### What the task asks
Apart from the images, every record below must be given again without alteration.

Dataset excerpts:
+++++

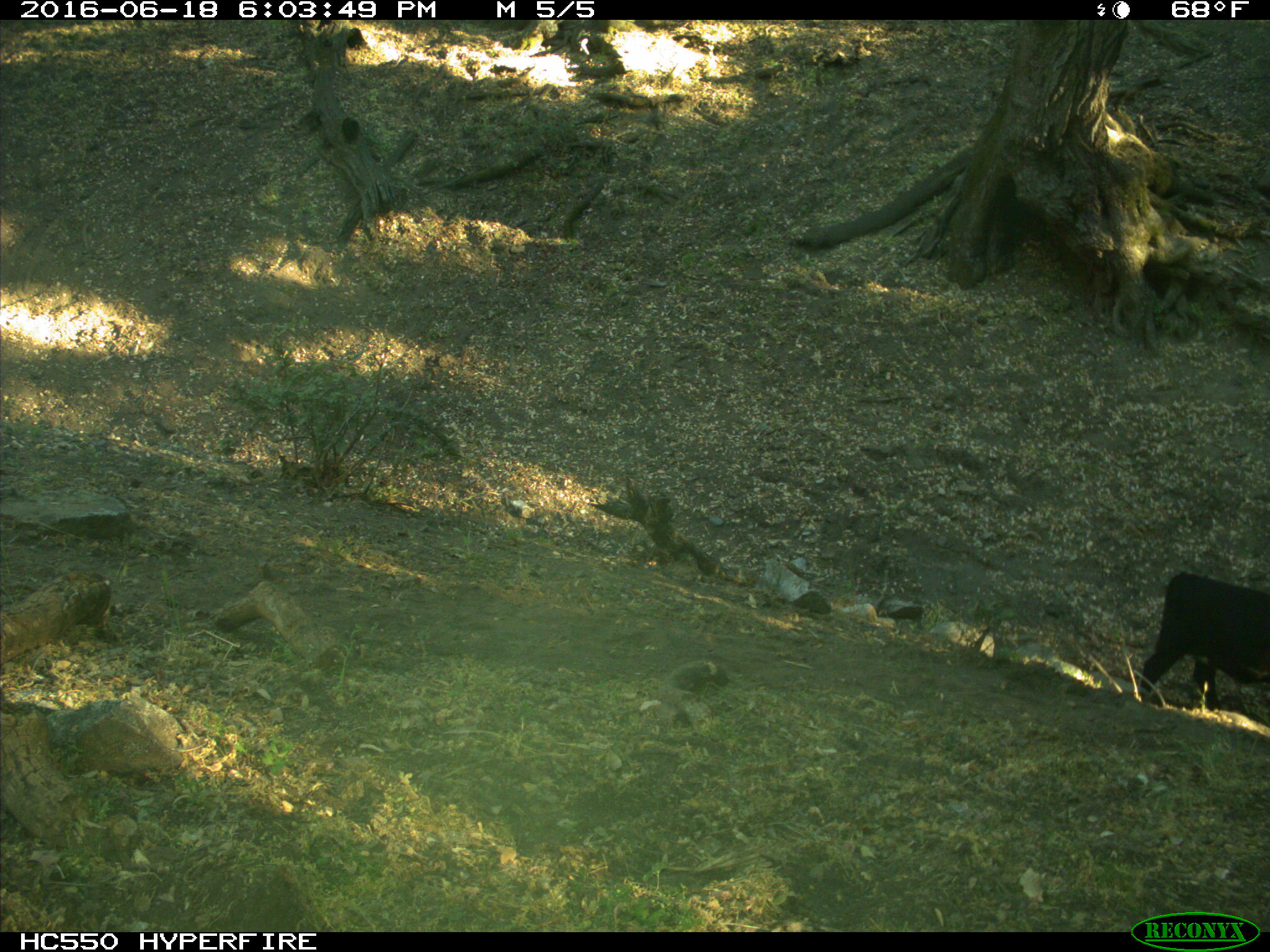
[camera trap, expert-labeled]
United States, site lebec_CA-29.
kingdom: Animalia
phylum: Chordata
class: Mammalia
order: Artiodactyla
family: Bovidae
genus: Bos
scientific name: Bos taurus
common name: domestic cow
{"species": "Bos taurus (domestic cow)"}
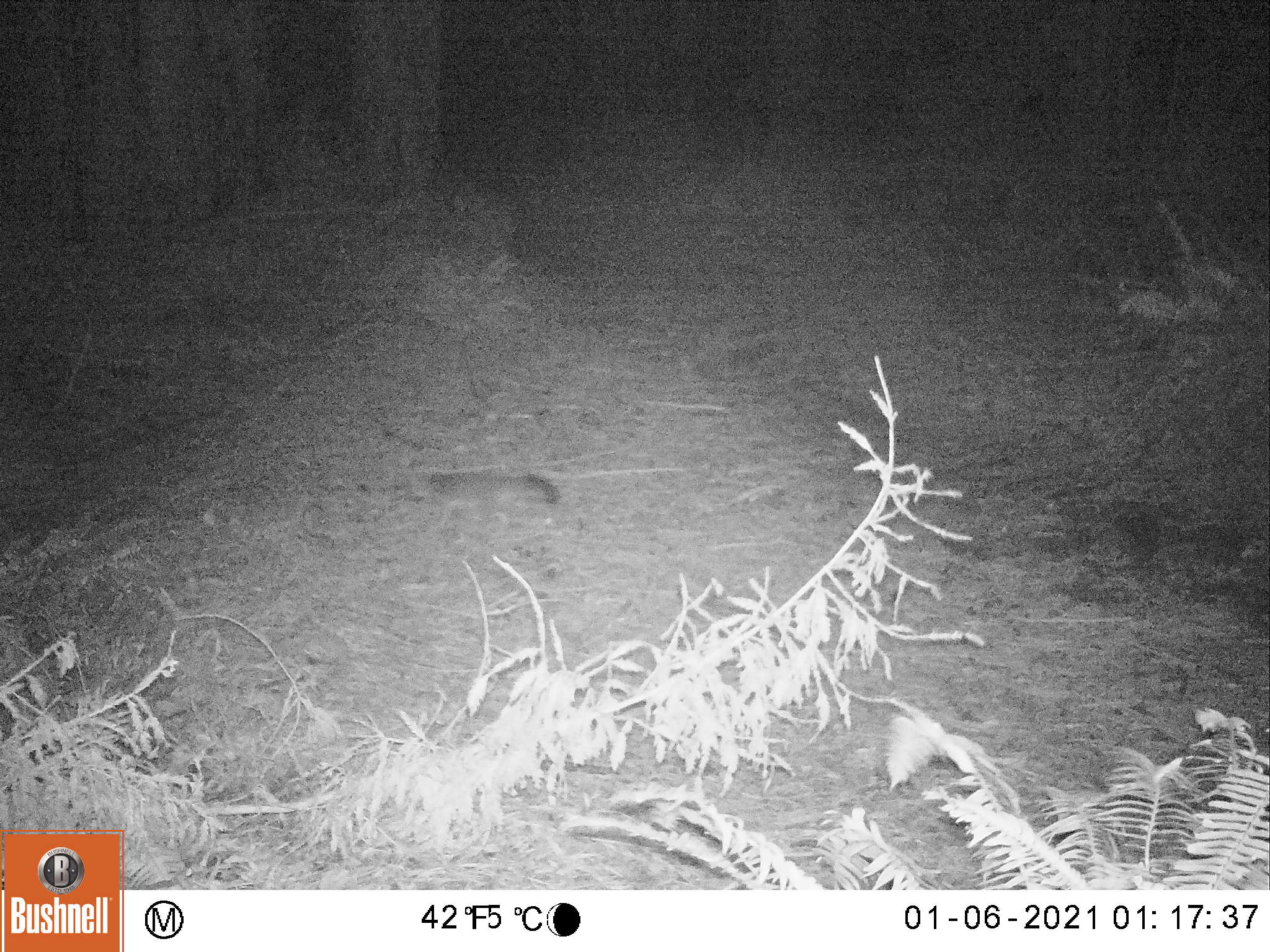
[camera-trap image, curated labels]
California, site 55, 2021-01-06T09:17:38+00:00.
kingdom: Animalia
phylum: Chordata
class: Mammalia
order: Carnivora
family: Canidae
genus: Urocyon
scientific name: Urocyon cinereoargenteus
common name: gray fox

+++++

### Result of this exercise
[camera trap, expert-labeled]
United States, site lebec_CA-29.
kingdom: Animalia
phylum: Chordata
class: Mammalia
order: Artiodactyla
family: Bovidae
genus: Bos
scientific name: Bos taurus
common name: domestic cow
{"species": "Bos taurus (domestic cow)"}
[camera-trap image, curated labels]
California, site 55, 2021-01-06T09:17:38+00:00.
kingdom: Animalia
phylum: Chordata
class: Mammalia
order: Carnivora
family: Canidae
genus: Urocyon
scientific name: Urocyon cinereoargenteus
common name: gray fox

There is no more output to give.